# R.I.P No3 and 5



## JAG Loves Beardies (Apr 13, 2008)

R.I.P to two little puppies, one died aged 2 days smothered by the mother and the other died last night aged 4 days, the runt nicknamed titch wasnt feeding properly. Even though i hand fed her she was still to weak.

R.I.P my little girlies.


----------



## jennibob (Jan 5, 2008)

Awww hun, R.I.P little ones

Jenx


----------



## Iliria (Jan 19, 2007)

r.i.p


----------



## alnessman (Mar 8, 2008)

R.I.P litte ones


----------



## Roewammi (Mar 23, 2008)

R.I.P that must have been awful
eace:


----------



## ferretlad (Mar 6, 2008)

Very sad...R.I.P. lil fellas.


----------



## Pliskens_Chains (Jun 8, 2008)

im very sorry for your loss, nature can be so cruel.
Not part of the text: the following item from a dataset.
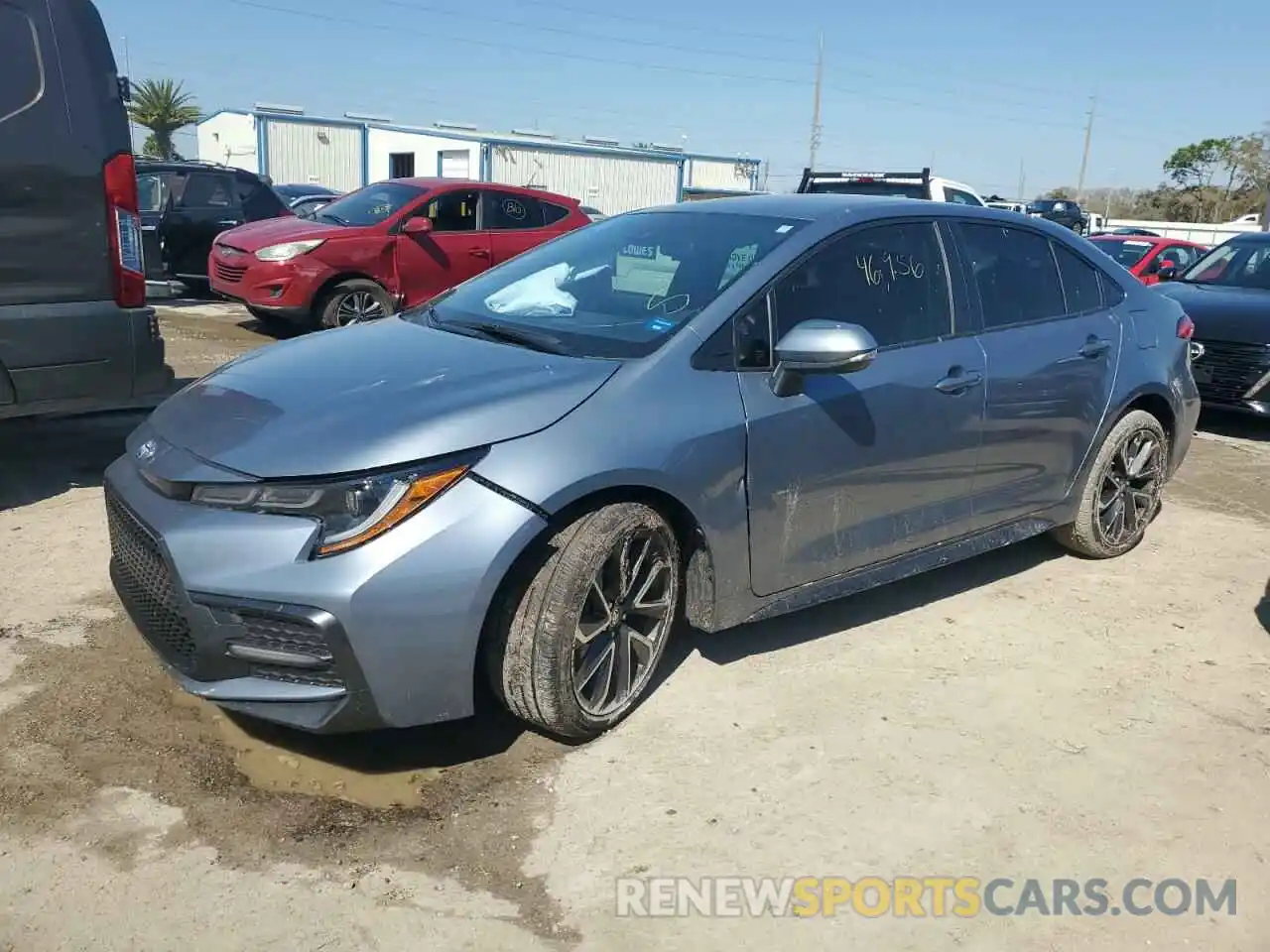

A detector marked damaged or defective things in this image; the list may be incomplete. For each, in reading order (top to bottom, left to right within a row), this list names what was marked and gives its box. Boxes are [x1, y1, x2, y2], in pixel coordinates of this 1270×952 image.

dent on car door [736, 220, 990, 599]
dent on car door [954, 220, 1122, 525]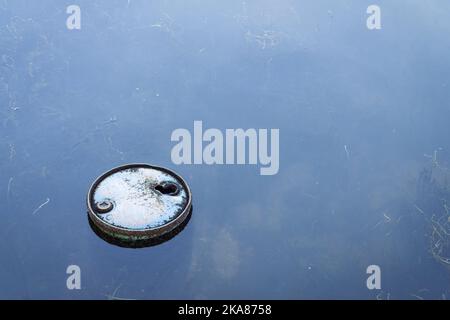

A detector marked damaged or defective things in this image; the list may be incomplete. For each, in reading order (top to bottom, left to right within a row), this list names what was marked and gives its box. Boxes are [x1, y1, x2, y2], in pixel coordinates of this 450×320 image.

R.I.P


----------



## bendigo (Jan 28, 2008)

rip lil ones, what kind of dogs are the puppies?


----------



## JAG Loves Beardies (Apr 13, 2008)

They are border terriers.
Thankyou everyone.


----------



## LIZARD (Oct 31, 2007)

awwwwwwwwwww bless

R.I.P lil guys sweet dreams

Sending u a hug matey


----------



## bmsonline (Feb 7, 2008)

R.I.P 

Alex


----------